Although very rare, some potentially serious side effects may occur such as meningitis, pneumonia, and anaphylaxis (allergic reaction). Minor side effects that may occur as a result of the chickenpox vaccine include rash, fever, as well as redness, soreness, and stiffness at the injection site. There is also a small chance that individuals receiving the chickenpox vaccine develop herpes zoster (shingles), but the chance of this occurring from the chickenpox vaccine is smaller than the chance of developing shingles from the actual chickenpox virus. There have been several reports of children contracting chickenpox from receiving the chickenpox vaccine, but all cases were said to have weakened immune function.
Chickenpox Vaccine Statistics
According to the CDC, there were approximately 4,000,000 people that contracted chickenpox each year. Of the 4 million that were infected, there were about 13,000 hospitalizations and 150 deaths caused by the virus. After the chickenpox vaccine was introduced in the United States, chickenpox occurrence quickly began to decline. In 2014, 91 percent of all children were given a dose of the Varicella vaccine.

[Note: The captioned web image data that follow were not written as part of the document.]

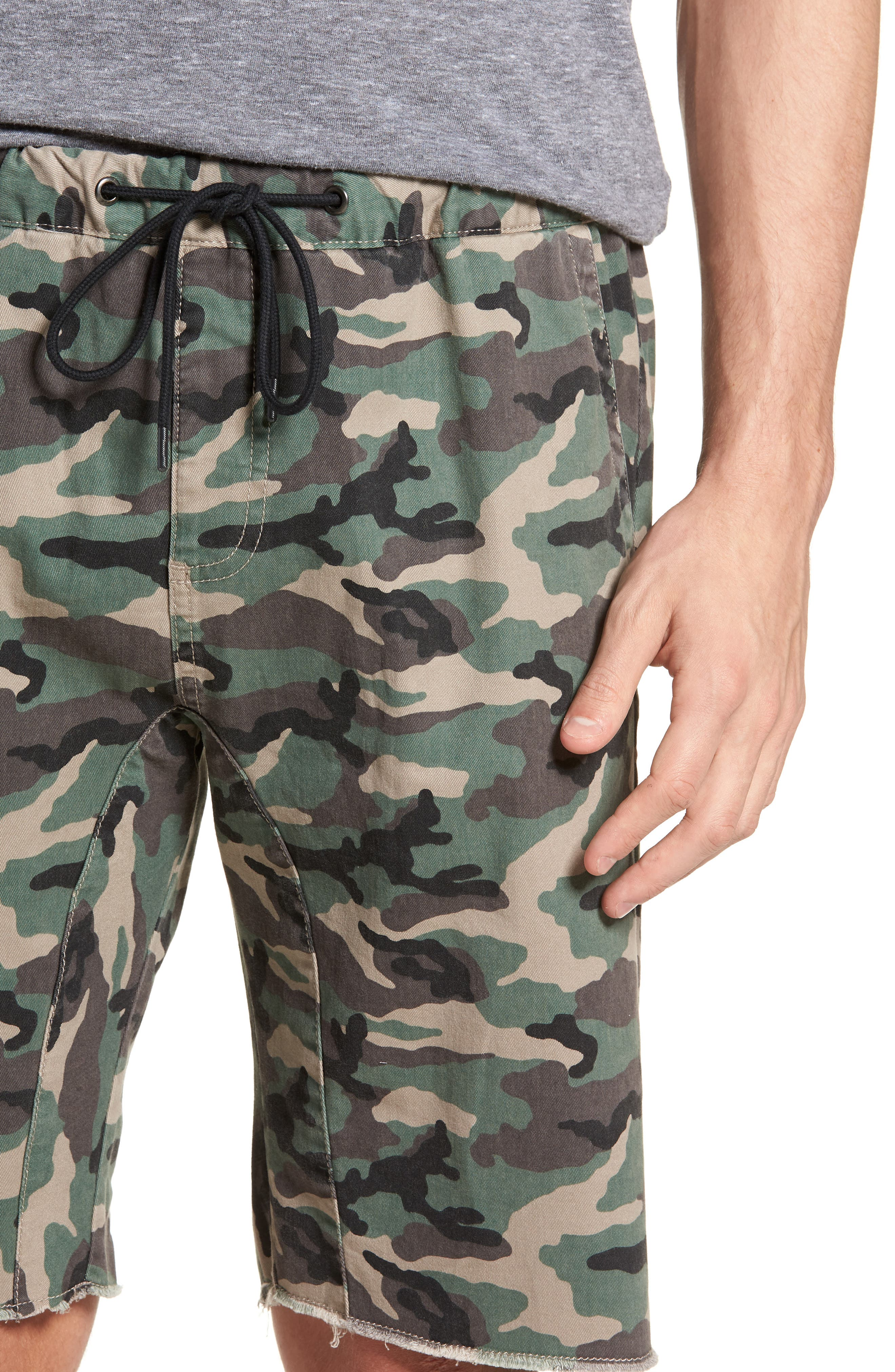 Camo Print Cutoff Twill Shorts,                             Alternate thumbnail 4, color,                             210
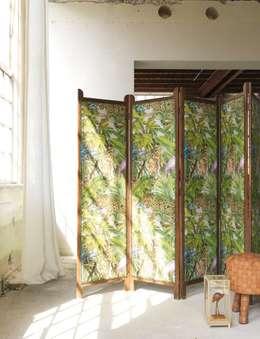 Windows & doors  by Chivasso BV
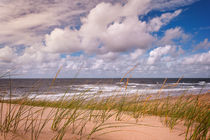 Strand Paal 17 02 von AD DESIGN Photo + PhotoArt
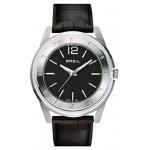 Breil Men's Orchestra Black Croc Leather Strap Watch  TW1195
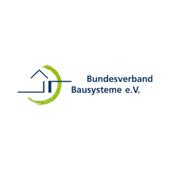 Partner von BIMsystems: Bundesverband Bausysteme e.V.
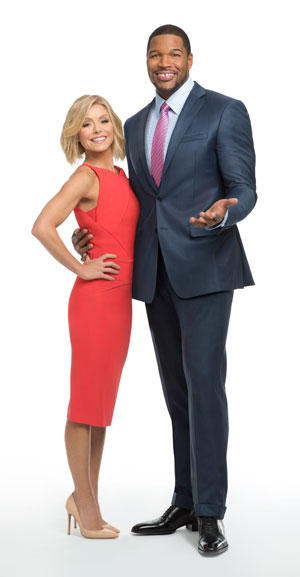 "Strahan with Kelly RIpa, who says the show ""hit the jackpot"" when he came on board. (Photo courtesy of Disney/ABC Home Entertainment and TV Distribution)"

Based on the CDC’s data report given in 2012, chickenpox cases in the United States declined by 79%. Outpatient visits declined by 84% in 2012 and hospitalizations decreased by 93%. Deaths related to chickenpox decreased by 87% between the years 2008 and 2011. It is estimated that the chickenpox vaccine prevents nearly 3.5 million people from getting infected with the chickenpox virus, and also prevents 9,000 hospitalizations and 100 deaths per year.
Chickenpox Vaccine Summary
The data reporting statistics of the chickenpox vaccine are a clear indication that the vaccine is extremely efficient. The chickenpox virus was once a dreaded experience for both children and adults, but its existence is now rapidly fading away. Just like most products in the drug markets, as years pass and if no negative long-term side effects arise, as well as the discovery of new methods to produce the product at a cheaper cost, the chickenpox vaccine will likely become more available and practical for other countries to start using. As this happens, the world may become free of strong strains of the chickenpox virus.
There are many myths and propaganda about vaccines throughout the internet which has caused much concern for many contemplating receiving a chickenpox shot. While potentially harmful effects do exist, physicians are well aware of the statistics on vaccine adverse reactions. They are also aware of the percentage of vaccines that caused dangerous long-term effects (not many). With this knowledge of possible risks associated with vaccines, they are also aware of benefit statistics for the vaccines. So, I would strongly recommend trusting your physician and receiving the chickenpox vaccine if they recommend that you or your child should receive the chickenpox vaccine.